6. How about the semiconductors? More underperformance and insider selling from CSCO and INTC makes me wonder.
7. The metal trade is 100% leverage. When the general market indexes drop, traders will be forced to buy back those dollar that they continue to sell. This will lead to selling in the commodity sectors.
All the while, the believers continue to point to the usual suspects of China and India. Somehow, the media has led us to believe that Chinese now have a satiating thirst for commodities and food because somehow, in two years, Chinamen are eating 5 course meals instead of porridge. Simple explanation- housing bubble in China causing HELOC's and buying of cars and McDonalds food. All the while, Chinese believe that homes are a safer deposit place for their savings than a bank, which means we've got trouble brewing. This can't go on forever.
Baby boomer have been lured into another wall street trap of 'yield' as they set up for another big ball buster. Yield or dividends work in an uptrend. When a stock is falling, yield gets larger and price goes down, hence you lose money. Besides, who holds a stock for more than a few days anyway anymore? The momo stocks NFLX, FFIV, PNRA, AAPL will be dropped like a spoiled child dropping the latest retail fad in middle school.
To the chasers who believe it's different in the few real uptrends left: Do you really believe it's different this time? Was it different in 2007 when investors plowed into emerging markets and ended up getting decapitated?

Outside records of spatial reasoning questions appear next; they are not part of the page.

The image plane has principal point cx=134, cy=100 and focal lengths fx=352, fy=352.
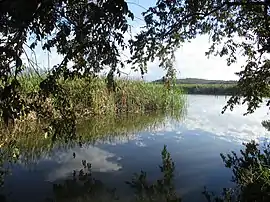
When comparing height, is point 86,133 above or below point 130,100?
below

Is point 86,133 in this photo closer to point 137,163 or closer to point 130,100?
point 137,163

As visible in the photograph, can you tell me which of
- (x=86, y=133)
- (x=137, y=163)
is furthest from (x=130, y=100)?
(x=137, y=163)

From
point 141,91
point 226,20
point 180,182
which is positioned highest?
point 226,20

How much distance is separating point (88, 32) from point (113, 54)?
0.83 feet

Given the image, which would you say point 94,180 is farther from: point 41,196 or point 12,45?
point 12,45

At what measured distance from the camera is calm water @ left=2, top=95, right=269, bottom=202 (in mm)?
6332

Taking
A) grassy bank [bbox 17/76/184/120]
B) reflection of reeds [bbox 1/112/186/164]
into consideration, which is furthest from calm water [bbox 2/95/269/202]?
grassy bank [bbox 17/76/184/120]

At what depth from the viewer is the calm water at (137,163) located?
20.8 ft

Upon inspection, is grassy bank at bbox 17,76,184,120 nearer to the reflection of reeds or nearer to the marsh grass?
the marsh grass

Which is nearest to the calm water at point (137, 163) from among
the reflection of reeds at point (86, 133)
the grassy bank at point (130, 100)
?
the reflection of reeds at point (86, 133)

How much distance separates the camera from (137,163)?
8.06 metres

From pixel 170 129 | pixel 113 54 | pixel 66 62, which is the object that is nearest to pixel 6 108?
pixel 66 62

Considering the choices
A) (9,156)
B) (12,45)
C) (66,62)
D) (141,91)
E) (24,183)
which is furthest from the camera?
(141,91)

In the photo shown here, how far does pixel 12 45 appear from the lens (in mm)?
2664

Still sitting on my hands and I'll let everyone else chase the final few percentage points of this rally because to me, the risk/reward is horrible. Tradeable rallies, yes indeed, but bull market, I don't think so. Count me as one of the bears out there.
Most of the QE2 argument is solely for political gain and won't serve a benefit to society in any way. All the kings horses have not been able to fight the effects of years of credit driven excesses. Any type of QE2 will have at best, a short term effect. But hey, the trend is your friend until it ends right? When will you know when it ends? What if the 10% drop (mini flash crash) in AAPL last week didn't come back?
'I will have no man in my boat,' said Starbuck, 'who is not afraid of a whale.' By this, he seemed to mean not only that the most reliable and useful courage was that which arises from the fair estimation of the encountered peril, but that an utterly fearless man is a far more dangerous comrade than a coward.